El mundo de las hadas, o la Diosa, o ambos, me habían coronado dos veces esa noche. La primera corona cuando estuve con Sholto en su sithen. Fuimos coronados como el Rey y la Reina de los Sluagh, la hueste oscura, las pesadillas del mundo de las hadas, tan oscuros que incluso los de la Corte Oscura no les permitirían refugiarse en su sithen, aunque en una pelea sería a los primeros a los que llamarían. Esa corona desapareció cuando apareció una segunda corona, la que me habría coronado Reina del Mundo de las Hadas. Doyle habría sido mi rey, y durante un tiempo fue tradición que todos los reyes de Irlanda se casaran con la misma mujer, la Diosa, quien fue una reina real para cada rey, al menos por una noche. Nosotros no siempre nos regíamos por las tradicionales leyes humanas de la monogamia.

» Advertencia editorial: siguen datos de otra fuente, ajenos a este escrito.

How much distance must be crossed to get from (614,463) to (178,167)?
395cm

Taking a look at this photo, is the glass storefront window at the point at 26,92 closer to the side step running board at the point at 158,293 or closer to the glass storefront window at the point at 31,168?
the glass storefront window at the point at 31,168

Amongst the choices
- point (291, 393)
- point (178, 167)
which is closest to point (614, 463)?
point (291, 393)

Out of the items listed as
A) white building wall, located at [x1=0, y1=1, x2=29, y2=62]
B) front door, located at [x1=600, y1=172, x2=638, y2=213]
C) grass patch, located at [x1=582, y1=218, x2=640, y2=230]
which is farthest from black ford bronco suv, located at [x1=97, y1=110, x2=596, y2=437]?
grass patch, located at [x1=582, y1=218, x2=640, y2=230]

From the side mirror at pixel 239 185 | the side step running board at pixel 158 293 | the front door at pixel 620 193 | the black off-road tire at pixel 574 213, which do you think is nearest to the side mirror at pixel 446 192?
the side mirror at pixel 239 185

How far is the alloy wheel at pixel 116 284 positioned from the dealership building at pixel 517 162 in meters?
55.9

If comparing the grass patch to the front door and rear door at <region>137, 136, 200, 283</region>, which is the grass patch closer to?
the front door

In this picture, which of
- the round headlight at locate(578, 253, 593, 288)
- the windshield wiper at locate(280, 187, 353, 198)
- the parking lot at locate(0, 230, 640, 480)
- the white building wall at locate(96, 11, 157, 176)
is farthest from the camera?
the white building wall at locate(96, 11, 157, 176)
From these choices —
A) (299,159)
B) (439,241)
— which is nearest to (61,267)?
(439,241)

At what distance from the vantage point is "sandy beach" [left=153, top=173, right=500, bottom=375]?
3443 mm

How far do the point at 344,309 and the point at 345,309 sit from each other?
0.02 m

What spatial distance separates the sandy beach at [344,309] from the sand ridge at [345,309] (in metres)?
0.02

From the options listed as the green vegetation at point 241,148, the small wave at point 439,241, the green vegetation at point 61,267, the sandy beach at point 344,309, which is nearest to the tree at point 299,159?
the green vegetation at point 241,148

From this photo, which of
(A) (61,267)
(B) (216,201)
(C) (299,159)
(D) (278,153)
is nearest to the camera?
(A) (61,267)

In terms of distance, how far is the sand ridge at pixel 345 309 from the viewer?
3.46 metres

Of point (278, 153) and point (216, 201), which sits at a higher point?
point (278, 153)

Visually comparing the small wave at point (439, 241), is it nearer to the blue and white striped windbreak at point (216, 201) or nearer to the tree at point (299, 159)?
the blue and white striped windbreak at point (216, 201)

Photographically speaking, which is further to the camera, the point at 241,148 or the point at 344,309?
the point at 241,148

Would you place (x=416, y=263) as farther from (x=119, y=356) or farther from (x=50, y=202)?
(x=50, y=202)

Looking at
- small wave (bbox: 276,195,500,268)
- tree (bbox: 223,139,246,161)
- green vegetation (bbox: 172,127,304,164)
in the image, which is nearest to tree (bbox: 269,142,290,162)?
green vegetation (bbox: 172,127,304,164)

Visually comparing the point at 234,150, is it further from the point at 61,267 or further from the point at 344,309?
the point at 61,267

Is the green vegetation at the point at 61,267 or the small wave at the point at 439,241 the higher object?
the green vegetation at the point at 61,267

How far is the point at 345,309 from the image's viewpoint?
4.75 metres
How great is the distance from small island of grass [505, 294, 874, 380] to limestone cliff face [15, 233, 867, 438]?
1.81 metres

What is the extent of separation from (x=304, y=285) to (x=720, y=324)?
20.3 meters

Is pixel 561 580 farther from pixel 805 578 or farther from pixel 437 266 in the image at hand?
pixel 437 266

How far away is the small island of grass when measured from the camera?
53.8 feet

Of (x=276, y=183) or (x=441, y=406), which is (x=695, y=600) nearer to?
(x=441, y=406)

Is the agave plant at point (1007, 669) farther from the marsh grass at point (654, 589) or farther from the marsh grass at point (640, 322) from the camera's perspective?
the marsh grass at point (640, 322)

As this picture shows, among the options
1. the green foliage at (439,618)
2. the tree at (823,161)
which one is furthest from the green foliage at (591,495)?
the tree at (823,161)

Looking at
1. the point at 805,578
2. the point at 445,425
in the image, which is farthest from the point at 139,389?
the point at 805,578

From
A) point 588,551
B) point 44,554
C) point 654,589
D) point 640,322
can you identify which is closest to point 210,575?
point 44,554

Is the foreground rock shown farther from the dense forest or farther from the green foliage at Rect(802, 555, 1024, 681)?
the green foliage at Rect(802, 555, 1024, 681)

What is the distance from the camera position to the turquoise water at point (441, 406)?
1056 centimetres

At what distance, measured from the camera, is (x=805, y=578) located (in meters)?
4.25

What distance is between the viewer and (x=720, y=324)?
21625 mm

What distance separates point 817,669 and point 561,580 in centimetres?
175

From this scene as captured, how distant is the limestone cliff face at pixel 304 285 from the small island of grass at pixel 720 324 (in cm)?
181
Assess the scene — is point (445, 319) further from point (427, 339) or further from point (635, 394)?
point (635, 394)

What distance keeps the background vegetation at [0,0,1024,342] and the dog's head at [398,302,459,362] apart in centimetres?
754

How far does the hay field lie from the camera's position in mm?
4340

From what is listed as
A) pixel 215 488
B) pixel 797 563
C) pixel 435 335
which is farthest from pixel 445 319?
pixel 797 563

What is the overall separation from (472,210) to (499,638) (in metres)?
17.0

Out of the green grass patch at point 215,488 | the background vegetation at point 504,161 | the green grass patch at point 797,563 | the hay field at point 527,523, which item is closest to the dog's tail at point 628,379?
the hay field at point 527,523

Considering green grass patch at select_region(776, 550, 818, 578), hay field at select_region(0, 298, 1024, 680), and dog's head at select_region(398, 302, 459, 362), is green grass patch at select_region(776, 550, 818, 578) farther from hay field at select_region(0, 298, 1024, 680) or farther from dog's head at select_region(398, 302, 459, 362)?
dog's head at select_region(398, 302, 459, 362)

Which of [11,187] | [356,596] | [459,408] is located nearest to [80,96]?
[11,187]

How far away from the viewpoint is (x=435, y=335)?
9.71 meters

Sholto era uno de los padres de los niños que llevaba, tal como la Diosa nos había mostrado a todos nosotros. Así que técnicamente era todavía su reina. Sholto no me había presionado con este tema, al menos en el mes que llevábamos de regreso en Los Ángeles. Parecía entender que yo estaba luchando por encontrar mi sitio en este nuevo y casi permanente exilio.

Todo lo que se me ocurrió decir en voz alta fue…

– No pensé que los Fear Dearg debieran lealtad a cualquiera de las cortes.

– Algunos de nosotros peleamos con los sluagh en las últimas guerras. Esto nos permitió traer la muerte y el dolor sin que el resto de vuestra buena gente -y él se aseguró de que en la última frase se pudiera oír la amargura y el desprecio que le embargaban- nos diera caza y dictara sentencia por hacer lo que estaba en nuestra naturaleza. Los sidhe de cualquiera de las Cortes no pueden prevalecer legalmente sobre los Fear Dearg, ¿no es así, pariente?

– No reconoceré parentesco contigo, Fear Dearg, pero Meredith tiene razón. Has actuado con cortesía. No puedo hacer menos. -Era interesante que Doyle hubiera abandonado lo de “Princesa”, que normalmente utilizaba delante de todos los duendes menores, y que tampoco utilizaba en presencia de la reina. Eso me decía que él estaba interesado en que el Fear Dearg me reconociera como reina, y eso me interesaba mucho.